= 1915 typhus and relapsing fever epidemic in Serbia =

Epidemic

In the early stages of the First World War, Serbia suffered an epidemic of typhus and relapsing fever. The epidemic first appeared in the late autumn of 1914, after the second Austrian offensive.

Flora Sandes, who started as a volunteer British nurse, recalled the conditions at the hospital in Kragujevac and meeting Dr. Sondermajer for the first time:

The hospital, on the outskirts of Kragujevac, was overflowing with patients, both Serbs and POWs. Surgeon Dr.

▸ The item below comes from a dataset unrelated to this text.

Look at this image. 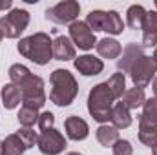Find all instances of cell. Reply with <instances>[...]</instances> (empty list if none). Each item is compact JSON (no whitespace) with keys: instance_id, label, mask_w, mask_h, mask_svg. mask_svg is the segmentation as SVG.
<instances>
[{"instance_id":"6da1fadb","label":"cell","mask_w":157,"mask_h":155,"mask_svg":"<svg viewBox=\"0 0 157 155\" xmlns=\"http://www.w3.org/2000/svg\"><path fill=\"white\" fill-rule=\"evenodd\" d=\"M51 82V91H49V100L60 108L70 106L78 93V86L75 77L68 70H55L49 77Z\"/></svg>"},{"instance_id":"7a4b0ae2","label":"cell","mask_w":157,"mask_h":155,"mask_svg":"<svg viewBox=\"0 0 157 155\" xmlns=\"http://www.w3.org/2000/svg\"><path fill=\"white\" fill-rule=\"evenodd\" d=\"M18 53L26 59H29L31 62L44 66L53 59V42L49 39V35L46 33H35L31 37H26L18 42Z\"/></svg>"},{"instance_id":"3957f363","label":"cell","mask_w":157,"mask_h":155,"mask_svg":"<svg viewBox=\"0 0 157 155\" xmlns=\"http://www.w3.org/2000/svg\"><path fill=\"white\" fill-rule=\"evenodd\" d=\"M113 100H117V97L113 95V91L110 89V86L106 82L97 84L88 97V112L97 122H108L112 117L113 110Z\"/></svg>"},{"instance_id":"277c9868","label":"cell","mask_w":157,"mask_h":155,"mask_svg":"<svg viewBox=\"0 0 157 155\" xmlns=\"http://www.w3.org/2000/svg\"><path fill=\"white\" fill-rule=\"evenodd\" d=\"M86 24L90 26L91 31H104L110 35H121L124 31L122 18L119 17L117 11H90L86 17Z\"/></svg>"},{"instance_id":"5b68a950","label":"cell","mask_w":157,"mask_h":155,"mask_svg":"<svg viewBox=\"0 0 157 155\" xmlns=\"http://www.w3.org/2000/svg\"><path fill=\"white\" fill-rule=\"evenodd\" d=\"M22 89V106L39 110L46 104V91H44V80L37 75H29L24 82L18 84Z\"/></svg>"},{"instance_id":"8992f818","label":"cell","mask_w":157,"mask_h":155,"mask_svg":"<svg viewBox=\"0 0 157 155\" xmlns=\"http://www.w3.org/2000/svg\"><path fill=\"white\" fill-rule=\"evenodd\" d=\"M128 73H130L132 82H133L135 88H143V89H144V88L152 82L154 75L157 73V62L154 60V57L143 55V57H139V59L130 66Z\"/></svg>"},{"instance_id":"52a82bcc","label":"cell","mask_w":157,"mask_h":155,"mask_svg":"<svg viewBox=\"0 0 157 155\" xmlns=\"http://www.w3.org/2000/svg\"><path fill=\"white\" fill-rule=\"evenodd\" d=\"M29 26V13L26 9H11L0 18V31L7 39H18L20 33Z\"/></svg>"},{"instance_id":"ba28073f","label":"cell","mask_w":157,"mask_h":155,"mask_svg":"<svg viewBox=\"0 0 157 155\" xmlns=\"http://www.w3.org/2000/svg\"><path fill=\"white\" fill-rule=\"evenodd\" d=\"M80 13V4L75 0H64L59 2L53 7L46 9V18L55 24H73Z\"/></svg>"},{"instance_id":"9c48e42d","label":"cell","mask_w":157,"mask_h":155,"mask_svg":"<svg viewBox=\"0 0 157 155\" xmlns=\"http://www.w3.org/2000/svg\"><path fill=\"white\" fill-rule=\"evenodd\" d=\"M37 144H39V150L44 155H59L66 148V139H64V135L60 131L51 128V130L40 131Z\"/></svg>"},{"instance_id":"30bf717a","label":"cell","mask_w":157,"mask_h":155,"mask_svg":"<svg viewBox=\"0 0 157 155\" xmlns=\"http://www.w3.org/2000/svg\"><path fill=\"white\" fill-rule=\"evenodd\" d=\"M70 40L78 46V49H93V46H97V39L95 33L90 29V26L86 22L75 20L73 24H70Z\"/></svg>"},{"instance_id":"8fae6325","label":"cell","mask_w":157,"mask_h":155,"mask_svg":"<svg viewBox=\"0 0 157 155\" xmlns=\"http://www.w3.org/2000/svg\"><path fill=\"white\" fill-rule=\"evenodd\" d=\"M75 70L84 77H95L104 70V62L101 59H95L93 55H82L75 59Z\"/></svg>"},{"instance_id":"7c38bea8","label":"cell","mask_w":157,"mask_h":155,"mask_svg":"<svg viewBox=\"0 0 157 155\" xmlns=\"http://www.w3.org/2000/svg\"><path fill=\"white\" fill-rule=\"evenodd\" d=\"M64 128H66V135L71 141H84L90 133V128L86 124L84 119H80L77 115H71L64 120Z\"/></svg>"},{"instance_id":"4fadbf2b","label":"cell","mask_w":157,"mask_h":155,"mask_svg":"<svg viewBox=\"0 0 157 155\" xmlns=\"http://www.w3.org/2000/svg\"><path fill=\"white\" fill-rule=\"evenodd\" d=\"M143 47L157 46V11H146L143 22Z\"/></svg>"},{"instance_id":"5bb4252c","label":"cell","mask_w":157,"mask_h":155,"mask_svg":"<svg viewBox=\"0 0 157 155\" xmlns=\"http://www.w3.org/2000/svg\"><path fill=\"white\" fill-rule=\"evenodd\" d=\"M143 55H144V47H143V46H139V44H135V42L128 44V46L122 49V59H119V62H117L119 71L128 73L130 66H132L139 57H143Z\"/></svg>"},{"instance_id":"9a60e30c","label":"cell","mask_w":157,"mask_h":155,"mask_svg":"<svg viewBox=\"0 0 157 155\" xmlns=\"http://www.w3.org/2000/svg\"><path fill=\"white\" fill-rule=\"evenodd\" d=\"M53 57L57 60H71L75 59V46L71 44L70 37H57L53 40Z\"/></svg>"},{"instance_id":"2e32d148","label":"cell","mask_w":157,"mask_h":155,"mask_svg":"<svg viewBox=\"0 0 157 155\" xmlns=\"http://www.w3.org/2000/svg\"><path fill=\"white\" fill-rule=\"evenodd\" d=\"M139 126L144 128H157V99H146L143 104V113L139 117Z\"/></svg>"},{"instance_id":"e0dca14e","label":"cell","mask_w":157,"mask_h":155,"mask_svg":"<svg viewBox=\"0 0 157 155\" xmlns=\"http://www.w3.org/2000/svg\"><path fill=\"white\" fill-rule=\"evenodd\" d=\"M0 148H2V155H22L28 150L26 142L22 141V137H20L18 133L7 135V137L2 141Z\"/></svg>"},{"instance_id":"ac0fdd59","label":"cell","mask_w":157,"mask_h":155,"mask_svg":"<svg viewBox=\"0 0 157 155\" xmlns=\"http://www.w3.org/2000/svg\"><path fill=\"white\" fill-rule=\"evenodd\" d=\"M2 102H4V106H6L7 110L17 108V106L22 102V89H20L17 84H13V82L6 84V86L2 88Z\"/></svg>"},{"instance_id":"d6986e66","label":"cell","mask_w":157,"mask_h":155,"mask_svg":"<svg viewBox=\"0 0 157 155\" xmlns=\"http://www.w3.org/2000/svg\"><path fill=\"white\" fill-rule=\"evenodd\" d=\"M112 124L115 130H124L132 124V115H130V110L122 104V102H117L112 110V117H110Z\"/></svg>"},{"instance_id":"ffe728a7","label":"cell","mask_w":157,"mask_h":155,"mask_svg":"<svg viewBox=\"0 0 157 155\" xmlns=\"http://www.w3.org/2000/svg\"><path fill=\"white\" fill-rule=\"evenodd\" d=\"M121 99H122L121 102H122L128 110H137V108H141V106L144 104L146 95H144V89H143V88H135V86H133L132 89H126Z\"/></svg>"},{"instance_id":"44dd1931","label":"cell","mask_w":157,"mask_h":155,"mask_svg":"<svg viewBox=\"0 0 157 155\" xmlns=\"http://www.w3.org/2000/svg\"><path fill=\"white\" fill-rule=\"evenodd\" d=\"M97 53L102 59H117L122 53V46L119 44L115 39H102L97 42Z\"/></svg>"},{"instance_id":"7402d4cb","label":"cell","mask_w":157,"mask_h":155,"mask_svg":"<svg viewBox=\"0 0 157 155\" xmlns=\"http://www.w3.org/2000/svg\"><path fill=\"white\" fill-rule=\"evenodd\" d=\"M144 18H146V9L143 6L135 4V6L128 7V11H126V24H128L130 29H141Z\"/></svg>"},{"instance_id":"603a6c76","label":"cell","mask_w":157,"mask_h":155,"mask_svg":"<svg viewBox=\"0 0 157 155\" xmlns=\"http://www.w3.org/2000/svg\"><path fill=\"white\" fill-rule=\"evenodd\" d=\"M95 135H97L99 144H101V146H106V148H108V146H113L119 141V131L113 126H108V124L99 126L97 131H95Z\"/></svg>"},{"instance_id":"cb8c5ba5","label":"cell","mask_w":157,"mask_h":155,"mask_svg":"<svg viewBox=\"0 0 157 155\" xmlns=\"http://www.w3.org/2000/svg\"><path fill=\"white\" fill-rule=\"evenodd\" d=\"M106 84L110 86V89L113 91V95L117 99H121L124 95V91H126V77H124V73H113L106 80Z\"/></svg>"},{"instance_id":"d4e9b609","label":"cell","mask_w":157,"mask_h":155,"mask_svg":"<svg viewBox=\"0 0 157 155\" xmlns=\"http://www.w3.org/2000/svg\"><path fill=\"white\" fill-rule=\"evenodd\" d=\"M18 122L22 124V126H26V128H33L35 126V122H39V110H33V108H26V106H22L20 108V112H18Z\"/></svg>"},{"instance_id":"484cf974","label":"cell","mask_w":157,"mask_h":155,"mask_svg":"<svg viewBox=\"0 0 157 155\" xmlns=\"http://www.w3.org/2000/svg\"><path fill=\"white\" fill-rule=\"evenodd\" d=\"M31 75V71L26 68V66H22V64H13L11 68H9V78H11V82L13 84H20V82H24L26 78Z\"/></svg>"},{"instance_id":"4316f807","label":"cell","mask_w":157,"mask_h":155,"mask_svg":"<svg viewBox=\"0 0 157 155\" xmlns=\"http://www.w3.org/2000/svg\"><path fill=\"white\" fill-rule=\"evenodd\" d=\"M139 141L150 148L157 146V128H144L139 126Z\"/></svg>"},{"instance_id":"83f0119b","label":"cell","mask_w":157,"mask_h":155,"mask_svg":"<svg viewBox=\"0 0 157 155\" xmlns=\"http://www.w3.org/2000/svg\"><path fill=\"white\" fill-rule=\"evenodd\" d=\"M17 133L22 137V141L26 142L28 150H29L31 146H35V142H37V139H39V135H37V131H35L33 128H26V126H22V128L17 131Z\"/></svg>"},{"instance_id":"f1b7e54d","label":"cell","mask_w":157,"mask_h":155,"mask_svg":"<svg viewBox=\"0 0 157 155\" xmlns=\"http://www.w3.org/2000/svg\"><path fill=\"white\" fill-rule=\"evenodd\" d=\"M39 128L40 131H46V130H51V128H55V115L51 113V112H44V113H40L39 115Z\"/></svg>"},{"instance_id":"f546056e","label":"cell","mask_w":157,"mask_h":155,"mask_svg":"<svg viewBox=\"0 0 157 155\" xmlns=\"http://www.w3.org/2000/svg\"><path fill=\"white\" fill-rule=\"evenodd\" d=\"M112 148H113V155H132L133 153L132 144H130L128 141H122V139H119Z\"/></svg>"},{"instance_id":"4dcf8cb0","label":"cell","mask_w":157,"mask_h":155,"mask_svg":"<svg viewBox=\"0 0 157 155\" xmlns=\"http://www.w3.org/2000/svg\"><path fill=\"white\" fill-rule=\"evenodd\" d=\"M13 4H11V0H0V11H6V9H9Z\"/></svg>"},{"instance_id":"1f68e13d","label":"cell","mask_w":157,"mask_h":155,"mask_svg":"<svg viewBox=\"0 0 157 155\" xmlns=\"http://www.w3.org/2000/svg\"><path fill=\"white\" fill-rule=\"evenodd\" d=\"M154 93H155V99H157V78H155V82H154Z\"/></svg>"},{"instance_id":"d6a6232c","label":"cell","mask_w":157,"mask_h":155,"mask_svg":"<svg viewBox=\"0 0 157 155\" xmlns=\"http://www.w3.org/2000/svg\"><path fill=\"white\" fill-rule=\"evenodd\" d=\"M154 60L157 62V47H155V51H154Z\"/></svg>"},{"instance_id":"836d02e7","label":"cell","mask_w":157,"mask_h":155,"mask_svg":"<svg viewBox=\"0 0 157 155\" xmlns=\"http://www.w3.org/2000/svg\"><path fill=\"white\" fill-rule=\"evenodd\" d=\"M66 155H80V153H77V152H70V153H66Z\"/></svg>"},{"instance_id":"e575fe53","label":"cell","mask_w":157,"mask_h":155,"mask_svg":"<svg viewBox=\"0 0 157 155\" xmlns=\"http://www.w3.org/2000/svg\"><path fill=\"white\" fill-rule=\"evenodd\" d=\"M152 150H154V155H157V146L155 148H152Z\"/></svg>"},{"instance_id":"d590c367","label":"cell","mask_w":157,"mask_h":155,"mask_svg":"<svg viewBox=\"0 0 157 155\" xmlns=\"http://www.w3.org/2000/svg\"><path fill=\"white\" fill-rule=\"evenodd\" d=\"M2 37H4V35H2V31H0V40H2Z\"/></svg>"},{"instance_id":"8d00e7d4","label":"cell","mask_w":157,"mask_h":155,"mask_svg":"<svg viewBox=\"0 0 157 155\" xmlns=\"http://www.w3.org/2000/svg\"><path fill=\"white\" fill-rule=\"evenodd\" d=\"M0 144H2V142H0ZM0 155H2V148H0Z\"/></svg>"},{"instance_id":"74e56055","label":"cell","mask_w":157,"mask_h":155,"mask_svg":"<svg viewBox=\"0 0 157 155\" xmlns=\"http://www.w3.org/2000/svg\"><path fill=\"white\" fill-rule=\"evenodd\" d=\"M155 7H157V0H155Z\"/></svg>"}]
</instances>
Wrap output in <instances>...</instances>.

Roman Sondermeyer, the immaculately dressed head of the Military Medical Service of the Serbian army, stepped forward smartly to meet us (...) "Twelve hundred patients, two surgeons, eight nurses, and some five hospital orderlies!" wrote Emily of her shock upon realising how many patients there were and how few staff

== British Military Sanitary Committee to Serbia ==
In 1915, the British military doctor William Hunter headed the British Military Sanitary Committee to Serbia tasked with stopping the epidemic. The epidemic was stopped by June 1915 by introduction of several movement restriction measures and by introduction of two new disinfection methods, the "railway van disinfector", and the "barrel disinfector" now known as the Serbian barrel.

In 1920, Hunter published a detailed account on the epidemic in the Proceedings of the Royal Society of Medicine.